Highlighting other key elements of the rail turnaround plan, Sigonyela says: "Central to our strategy is the improvement of operational efficiency and customer service delivery, supported by a new organisational model with customer-facing business units. A scheduled railway and an appropriately resourced train plan will be vital, as will a revised fleet plan an improved network."
South African railway skills development
Another critical aspect of the MDS for South Africa is the development of skills currently lacking in the country, with efforts being focused on the training of artisans, engineers and engineering technicians. "Our commitment is to train more people than we need through our specialised schools of rail, ports and pipelines," says Sigonyela, adding that of the R7.7 billion allocated to skills development up to 2019, R4.6 billion will be spent on bursaries and grants.
While this is a more than substantial investment, there is also a pressing need to ensure the effective delivery of promises, which Transnet will seek to ensure by prioritising skills development in order to promote a high performance culture.
This has already begun, with Sigonyela citing the fact that in the financial year to 2011, Transnet produced 500 newly qualified artisans. "Two hundred of these artisans were employed by Transnet, while the remaining 300 were made available for the market," he noted.

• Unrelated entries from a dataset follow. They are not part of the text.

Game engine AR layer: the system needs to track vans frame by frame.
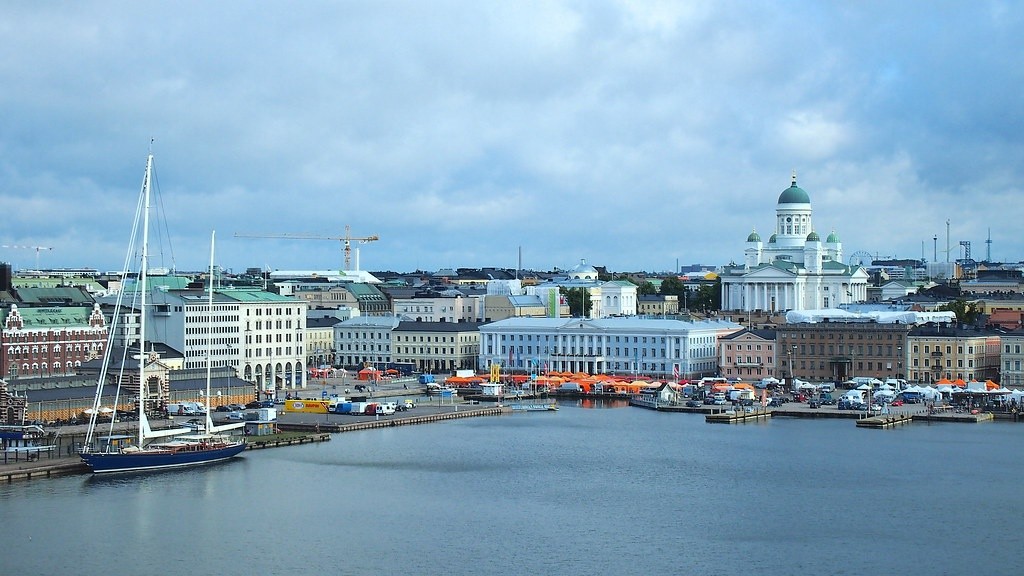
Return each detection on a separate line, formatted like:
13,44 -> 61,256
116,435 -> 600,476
335,403 -> 350,415
375,405 -> 395,416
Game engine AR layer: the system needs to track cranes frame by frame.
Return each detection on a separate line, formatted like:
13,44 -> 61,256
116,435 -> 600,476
0,244 -> 55,269
233,225 -> 379,270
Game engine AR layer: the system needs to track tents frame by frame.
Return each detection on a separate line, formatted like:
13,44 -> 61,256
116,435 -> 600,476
799,383 -> 815,388
534,372 -> 755,396
843,377 -> 1024,403
359,367 -> 398,380
446,374 -> 531,388
83,406 -> 114,418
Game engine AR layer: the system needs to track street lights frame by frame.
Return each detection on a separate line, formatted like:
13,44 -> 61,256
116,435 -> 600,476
787,349 -> 794,378
897,361 -> 900,379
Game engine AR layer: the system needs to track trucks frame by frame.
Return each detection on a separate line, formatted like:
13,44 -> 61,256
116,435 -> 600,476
555,383 -> 580,393
168,404 -> 196,416
177,401 -> 207,416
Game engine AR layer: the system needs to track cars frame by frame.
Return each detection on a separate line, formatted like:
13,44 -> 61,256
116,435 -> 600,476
384,402 -> 396,407
395,405 -> 407,412
686,378 -> 924,411
245,401 -> 262,409
607,388 -> 615,392
405,402 -> 417,409
277,398 -> 285,404
260,401 -> 274,408
350,402 -> 370,416
215,406 -> 233,412
228,403 -> 246,411
366,403 -> 380,416
328,402 -> 338,414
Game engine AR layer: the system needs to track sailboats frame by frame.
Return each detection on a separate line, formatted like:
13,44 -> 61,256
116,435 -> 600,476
78,137 -> 248,475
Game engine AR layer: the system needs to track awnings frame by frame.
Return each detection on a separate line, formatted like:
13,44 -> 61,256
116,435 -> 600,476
276,374 -> 287,378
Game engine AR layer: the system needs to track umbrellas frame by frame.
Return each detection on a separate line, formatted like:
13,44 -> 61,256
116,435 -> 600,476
71,411 -> 77,423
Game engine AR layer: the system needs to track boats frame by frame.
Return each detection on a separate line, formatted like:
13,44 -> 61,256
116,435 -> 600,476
0,425 -> 57,453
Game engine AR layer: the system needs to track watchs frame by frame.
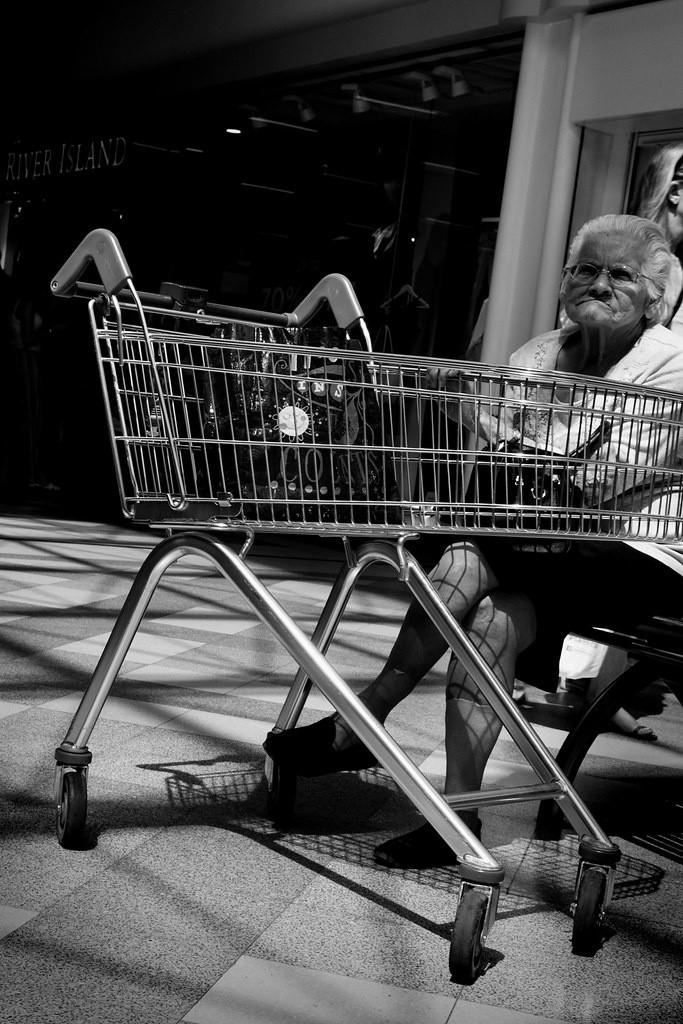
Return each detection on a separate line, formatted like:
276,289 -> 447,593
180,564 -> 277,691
499,427 -> 522,451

"While in 2009/10 we enrolled 1,100 artisan apprentices, 284 technicians and 377 engineers in the engineering skills pipeline."
Risk mitigation via a comprehensive implementation plan
As with any future strategy, there are certainly risks involved - some controllable and others not.
To back up the significant investment in the MDS, Transnet has devised an execution plan which Sigonyela maintains will be flexible enough to respond to external shocks from uncontrollable risks. "Moreover, we are building internal capabilities to build sufficient buffers in the plan to absorb changes," he says.
Transnet identified and assessed various risks including operational efficiencies, volumes and capital execution in the rail business, as well as the necessary associated governance to ensure delivery on schedule, to cost and of a high-quality.
There is also a need to achieve the volumes required to secure operational cash flows, but Sigonyela was quick to add that Transnet's plan is capable of mitigating these and other risks and addressing all areas critical for the plan's success.
"Overall capital risks will be mitigated through superior capital execution and improved procurement performance," he states. "The admittedly lower risks associated with volume growth will be mitigated through take or pay contracts on, for example, general freight business; these type of contracts with 12 of the top customers will secure a significant percentage of the volumes needed."
In conclusion, Sigonyela reflects that the MDS can only be built on a solid foundation, with the rail service supplier looking inwardly to develop this platform: "Transnet intends to build a strong performance culture and secure future funding cost-effectively while maintaining our credit rating without government guarantees," he asserts.
"Ensuring that whatever we do is sustainable and in line with policies and procedures will be critical, as will improved safety across all operations."